Moreover, Docebo’s expanding customer base and rising average contract value could support its financial growth. Also, around 81% of its customers have signed multi-year agreements, stabilizing its financials. Despite its healthy growth prospects, the company is trading at around 20% discount compared to its 52-week high, thus offering excellent buying opportunities for long-term investors.
WELL Health Technologies
WELL Health Technologies (TSX:WELL) develops technologies and services to aid healthcare professionals in delivering positive patient outcomes. The demand for the company’s products and services has been rising amid the growing adoption of telehealthcare services, digitization of patient records, and increased usage of software solutions in the healthcare sector. Meanwhile, the company continues developing innovative products to enhance patients’ experiences.

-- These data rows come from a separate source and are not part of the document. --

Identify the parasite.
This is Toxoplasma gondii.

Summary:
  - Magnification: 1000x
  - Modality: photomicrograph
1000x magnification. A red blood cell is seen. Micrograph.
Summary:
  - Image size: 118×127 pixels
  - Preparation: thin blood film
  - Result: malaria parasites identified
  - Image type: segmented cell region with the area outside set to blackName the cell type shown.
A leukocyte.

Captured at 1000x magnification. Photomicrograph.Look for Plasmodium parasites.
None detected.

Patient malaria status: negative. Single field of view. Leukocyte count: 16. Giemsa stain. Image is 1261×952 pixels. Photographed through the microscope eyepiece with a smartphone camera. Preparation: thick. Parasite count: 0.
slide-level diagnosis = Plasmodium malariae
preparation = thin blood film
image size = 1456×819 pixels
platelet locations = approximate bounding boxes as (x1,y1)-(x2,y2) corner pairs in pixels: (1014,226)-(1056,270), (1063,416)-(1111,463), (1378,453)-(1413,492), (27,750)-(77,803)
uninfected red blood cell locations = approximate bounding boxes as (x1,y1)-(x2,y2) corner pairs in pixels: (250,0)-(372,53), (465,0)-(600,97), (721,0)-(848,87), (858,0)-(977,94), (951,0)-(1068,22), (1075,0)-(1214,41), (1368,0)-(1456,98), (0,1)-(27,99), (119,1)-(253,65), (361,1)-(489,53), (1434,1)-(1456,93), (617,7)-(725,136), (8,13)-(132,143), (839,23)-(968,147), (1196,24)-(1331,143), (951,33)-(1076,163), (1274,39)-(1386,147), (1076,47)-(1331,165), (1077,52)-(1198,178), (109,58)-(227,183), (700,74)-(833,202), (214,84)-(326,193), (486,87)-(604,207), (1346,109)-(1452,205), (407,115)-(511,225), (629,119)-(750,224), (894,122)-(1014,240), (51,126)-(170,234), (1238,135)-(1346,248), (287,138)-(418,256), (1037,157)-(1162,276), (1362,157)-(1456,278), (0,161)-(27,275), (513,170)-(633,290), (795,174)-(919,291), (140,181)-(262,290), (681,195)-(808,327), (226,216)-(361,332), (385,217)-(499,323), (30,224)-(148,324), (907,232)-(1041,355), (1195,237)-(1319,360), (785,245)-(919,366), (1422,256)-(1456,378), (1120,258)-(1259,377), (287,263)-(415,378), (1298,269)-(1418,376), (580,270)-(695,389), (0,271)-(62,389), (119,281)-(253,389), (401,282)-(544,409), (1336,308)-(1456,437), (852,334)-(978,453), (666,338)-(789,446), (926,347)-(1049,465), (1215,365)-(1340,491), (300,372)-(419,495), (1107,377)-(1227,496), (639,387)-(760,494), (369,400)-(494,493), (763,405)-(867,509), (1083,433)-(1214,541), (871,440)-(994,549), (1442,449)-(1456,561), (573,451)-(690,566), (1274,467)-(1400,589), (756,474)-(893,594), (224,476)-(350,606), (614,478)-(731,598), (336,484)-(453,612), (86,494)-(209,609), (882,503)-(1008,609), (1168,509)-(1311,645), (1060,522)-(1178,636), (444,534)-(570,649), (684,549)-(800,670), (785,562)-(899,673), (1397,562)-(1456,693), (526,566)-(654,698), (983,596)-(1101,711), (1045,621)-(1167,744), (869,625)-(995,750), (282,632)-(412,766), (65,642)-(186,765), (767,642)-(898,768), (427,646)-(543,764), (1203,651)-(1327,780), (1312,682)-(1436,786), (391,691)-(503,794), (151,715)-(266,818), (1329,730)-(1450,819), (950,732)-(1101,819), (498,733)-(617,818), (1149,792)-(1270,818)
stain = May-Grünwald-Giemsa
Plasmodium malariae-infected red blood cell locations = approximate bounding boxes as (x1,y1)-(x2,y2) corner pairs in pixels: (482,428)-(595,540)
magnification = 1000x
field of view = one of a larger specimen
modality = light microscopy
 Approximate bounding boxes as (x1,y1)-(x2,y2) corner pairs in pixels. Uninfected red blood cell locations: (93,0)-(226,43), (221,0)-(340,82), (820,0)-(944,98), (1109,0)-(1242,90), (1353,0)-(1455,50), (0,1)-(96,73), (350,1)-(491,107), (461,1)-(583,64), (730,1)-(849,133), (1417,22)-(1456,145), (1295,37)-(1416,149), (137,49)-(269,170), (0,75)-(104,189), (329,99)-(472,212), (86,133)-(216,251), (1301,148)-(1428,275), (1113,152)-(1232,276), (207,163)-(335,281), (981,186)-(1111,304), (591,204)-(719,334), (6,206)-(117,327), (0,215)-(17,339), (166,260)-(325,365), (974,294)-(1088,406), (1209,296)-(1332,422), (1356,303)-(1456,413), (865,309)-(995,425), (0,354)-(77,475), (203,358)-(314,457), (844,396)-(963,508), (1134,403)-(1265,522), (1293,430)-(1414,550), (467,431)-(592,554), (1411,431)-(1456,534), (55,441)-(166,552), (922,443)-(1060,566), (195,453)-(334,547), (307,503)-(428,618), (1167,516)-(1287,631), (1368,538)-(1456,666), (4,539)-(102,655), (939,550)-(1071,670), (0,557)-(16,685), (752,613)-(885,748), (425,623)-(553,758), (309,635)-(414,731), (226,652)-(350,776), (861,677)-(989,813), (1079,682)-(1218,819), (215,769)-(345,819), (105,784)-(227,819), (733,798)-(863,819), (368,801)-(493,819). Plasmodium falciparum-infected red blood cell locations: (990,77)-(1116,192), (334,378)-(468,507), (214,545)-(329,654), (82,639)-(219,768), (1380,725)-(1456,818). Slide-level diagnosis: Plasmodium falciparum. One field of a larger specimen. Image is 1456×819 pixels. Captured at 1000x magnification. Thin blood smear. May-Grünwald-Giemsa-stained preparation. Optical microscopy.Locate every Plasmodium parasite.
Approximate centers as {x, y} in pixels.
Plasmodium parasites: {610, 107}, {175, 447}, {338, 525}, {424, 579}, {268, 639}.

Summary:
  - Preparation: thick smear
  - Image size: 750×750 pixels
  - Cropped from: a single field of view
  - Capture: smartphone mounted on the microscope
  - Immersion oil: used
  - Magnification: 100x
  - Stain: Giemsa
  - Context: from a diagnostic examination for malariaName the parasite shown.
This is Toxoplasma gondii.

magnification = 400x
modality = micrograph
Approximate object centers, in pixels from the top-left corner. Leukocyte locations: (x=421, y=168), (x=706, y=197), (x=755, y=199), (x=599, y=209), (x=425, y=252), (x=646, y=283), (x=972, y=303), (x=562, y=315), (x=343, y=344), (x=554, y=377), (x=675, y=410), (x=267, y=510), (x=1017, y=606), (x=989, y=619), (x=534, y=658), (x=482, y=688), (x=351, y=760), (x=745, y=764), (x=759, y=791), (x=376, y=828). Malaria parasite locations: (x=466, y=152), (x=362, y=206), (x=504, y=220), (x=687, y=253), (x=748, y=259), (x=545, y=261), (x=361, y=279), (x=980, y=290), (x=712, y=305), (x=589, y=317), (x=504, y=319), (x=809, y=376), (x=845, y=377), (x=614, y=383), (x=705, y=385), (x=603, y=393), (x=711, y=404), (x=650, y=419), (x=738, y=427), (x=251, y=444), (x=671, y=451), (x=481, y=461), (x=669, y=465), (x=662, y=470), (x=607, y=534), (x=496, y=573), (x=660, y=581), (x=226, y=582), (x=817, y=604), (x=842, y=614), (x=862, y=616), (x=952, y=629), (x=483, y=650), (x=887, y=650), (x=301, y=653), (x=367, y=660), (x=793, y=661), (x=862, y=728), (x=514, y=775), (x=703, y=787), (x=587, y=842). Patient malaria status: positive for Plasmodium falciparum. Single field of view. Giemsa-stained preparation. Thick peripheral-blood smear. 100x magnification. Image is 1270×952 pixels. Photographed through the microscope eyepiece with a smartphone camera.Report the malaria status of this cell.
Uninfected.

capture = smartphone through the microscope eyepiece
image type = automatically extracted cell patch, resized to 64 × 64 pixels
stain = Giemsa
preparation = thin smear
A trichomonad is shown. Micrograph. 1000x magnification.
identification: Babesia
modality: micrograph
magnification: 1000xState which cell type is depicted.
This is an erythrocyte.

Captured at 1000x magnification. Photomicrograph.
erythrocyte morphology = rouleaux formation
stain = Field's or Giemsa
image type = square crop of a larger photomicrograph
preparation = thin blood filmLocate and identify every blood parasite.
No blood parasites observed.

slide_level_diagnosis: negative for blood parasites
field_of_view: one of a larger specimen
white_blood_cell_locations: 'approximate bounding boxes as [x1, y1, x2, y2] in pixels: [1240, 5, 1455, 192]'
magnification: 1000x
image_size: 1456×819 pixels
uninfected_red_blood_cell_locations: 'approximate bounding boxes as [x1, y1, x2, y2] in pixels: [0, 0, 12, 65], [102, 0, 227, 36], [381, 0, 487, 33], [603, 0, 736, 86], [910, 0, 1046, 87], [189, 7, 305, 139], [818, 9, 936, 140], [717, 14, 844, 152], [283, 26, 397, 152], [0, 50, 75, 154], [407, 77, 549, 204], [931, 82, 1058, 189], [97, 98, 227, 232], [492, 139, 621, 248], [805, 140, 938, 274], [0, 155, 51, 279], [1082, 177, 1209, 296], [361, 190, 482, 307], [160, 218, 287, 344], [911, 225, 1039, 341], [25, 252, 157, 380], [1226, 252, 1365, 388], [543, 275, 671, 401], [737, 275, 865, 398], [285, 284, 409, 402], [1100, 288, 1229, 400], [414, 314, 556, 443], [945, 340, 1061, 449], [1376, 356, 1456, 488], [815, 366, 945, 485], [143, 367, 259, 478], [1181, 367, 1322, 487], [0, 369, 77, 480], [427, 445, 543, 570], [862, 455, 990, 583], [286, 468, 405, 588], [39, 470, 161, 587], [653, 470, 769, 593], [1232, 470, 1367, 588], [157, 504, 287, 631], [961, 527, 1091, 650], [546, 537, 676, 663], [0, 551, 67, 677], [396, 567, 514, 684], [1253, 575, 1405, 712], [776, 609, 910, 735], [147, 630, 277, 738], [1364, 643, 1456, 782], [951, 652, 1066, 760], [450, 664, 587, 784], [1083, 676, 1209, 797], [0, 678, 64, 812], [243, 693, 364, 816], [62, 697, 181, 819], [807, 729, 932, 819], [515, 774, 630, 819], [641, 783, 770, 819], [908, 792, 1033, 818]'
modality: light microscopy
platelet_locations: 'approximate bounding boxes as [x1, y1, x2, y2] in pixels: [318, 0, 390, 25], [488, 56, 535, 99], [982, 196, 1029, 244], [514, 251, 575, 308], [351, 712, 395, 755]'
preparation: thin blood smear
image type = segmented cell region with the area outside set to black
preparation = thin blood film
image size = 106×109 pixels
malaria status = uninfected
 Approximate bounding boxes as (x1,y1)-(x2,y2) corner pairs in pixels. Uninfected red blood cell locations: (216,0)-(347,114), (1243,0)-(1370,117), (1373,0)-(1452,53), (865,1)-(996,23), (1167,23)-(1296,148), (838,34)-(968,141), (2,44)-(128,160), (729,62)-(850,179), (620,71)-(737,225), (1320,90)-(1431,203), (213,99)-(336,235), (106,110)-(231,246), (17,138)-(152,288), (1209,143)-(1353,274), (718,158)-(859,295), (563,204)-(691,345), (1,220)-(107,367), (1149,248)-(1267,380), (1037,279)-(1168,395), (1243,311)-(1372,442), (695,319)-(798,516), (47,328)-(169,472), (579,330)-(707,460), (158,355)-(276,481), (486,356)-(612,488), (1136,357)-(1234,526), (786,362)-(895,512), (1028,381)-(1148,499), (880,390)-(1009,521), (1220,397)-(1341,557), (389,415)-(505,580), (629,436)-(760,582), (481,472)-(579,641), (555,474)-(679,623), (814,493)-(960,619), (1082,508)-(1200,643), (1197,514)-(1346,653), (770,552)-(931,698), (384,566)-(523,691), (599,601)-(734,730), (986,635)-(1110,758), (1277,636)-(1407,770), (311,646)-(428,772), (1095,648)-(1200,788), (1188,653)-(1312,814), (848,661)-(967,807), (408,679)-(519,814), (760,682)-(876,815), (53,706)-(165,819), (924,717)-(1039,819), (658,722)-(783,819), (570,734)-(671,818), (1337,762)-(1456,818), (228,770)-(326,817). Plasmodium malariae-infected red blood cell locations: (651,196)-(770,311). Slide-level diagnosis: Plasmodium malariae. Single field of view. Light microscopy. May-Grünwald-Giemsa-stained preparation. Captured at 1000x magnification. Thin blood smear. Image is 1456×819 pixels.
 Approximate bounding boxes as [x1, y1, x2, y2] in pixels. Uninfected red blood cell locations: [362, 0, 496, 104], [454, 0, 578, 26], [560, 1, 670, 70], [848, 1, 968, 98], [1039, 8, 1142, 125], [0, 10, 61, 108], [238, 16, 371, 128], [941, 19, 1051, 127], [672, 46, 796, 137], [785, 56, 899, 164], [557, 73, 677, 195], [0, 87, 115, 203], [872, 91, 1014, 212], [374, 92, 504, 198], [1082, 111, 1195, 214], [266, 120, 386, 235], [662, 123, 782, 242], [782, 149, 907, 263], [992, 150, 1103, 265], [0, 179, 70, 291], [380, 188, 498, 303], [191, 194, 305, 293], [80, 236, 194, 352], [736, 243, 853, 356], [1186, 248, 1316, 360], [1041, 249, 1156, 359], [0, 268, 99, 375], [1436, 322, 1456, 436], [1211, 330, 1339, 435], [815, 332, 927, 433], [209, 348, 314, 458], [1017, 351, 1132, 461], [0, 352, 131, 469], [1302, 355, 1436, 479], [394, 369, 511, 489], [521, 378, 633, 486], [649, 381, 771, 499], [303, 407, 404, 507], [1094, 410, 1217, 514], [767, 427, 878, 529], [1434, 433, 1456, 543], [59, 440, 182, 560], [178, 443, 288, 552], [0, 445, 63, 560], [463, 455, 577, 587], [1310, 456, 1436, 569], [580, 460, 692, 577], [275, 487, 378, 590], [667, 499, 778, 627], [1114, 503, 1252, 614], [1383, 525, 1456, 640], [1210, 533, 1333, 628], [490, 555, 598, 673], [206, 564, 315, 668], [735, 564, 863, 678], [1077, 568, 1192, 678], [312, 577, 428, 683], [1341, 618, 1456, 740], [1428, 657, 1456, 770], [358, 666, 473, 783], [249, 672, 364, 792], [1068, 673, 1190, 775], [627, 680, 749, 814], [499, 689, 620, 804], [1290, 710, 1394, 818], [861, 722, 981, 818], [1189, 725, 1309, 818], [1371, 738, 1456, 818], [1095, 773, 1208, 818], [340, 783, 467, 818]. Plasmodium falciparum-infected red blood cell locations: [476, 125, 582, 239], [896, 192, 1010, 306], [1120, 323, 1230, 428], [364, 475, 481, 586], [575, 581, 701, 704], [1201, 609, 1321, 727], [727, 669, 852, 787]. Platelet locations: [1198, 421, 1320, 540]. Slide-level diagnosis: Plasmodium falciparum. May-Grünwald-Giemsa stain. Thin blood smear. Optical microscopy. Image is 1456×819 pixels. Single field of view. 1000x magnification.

The company continues to expand its footprint through organic growth, acquisitions, and strategic acquisitions. It recently acquired 10 clinics in British Columbia and Ontario from Shoppers Drug Mart. It has partnered with Microsoft to improve access to digital healthcare across North America. Along with these growth initiatives, the company has adopted several cost-cutting initiatives, which could deliver cost savings and drive its profitability. Meanwhile, WELL Health trades at an attractive NTM price-to-earnings multiple of 16, making it an ideal buy.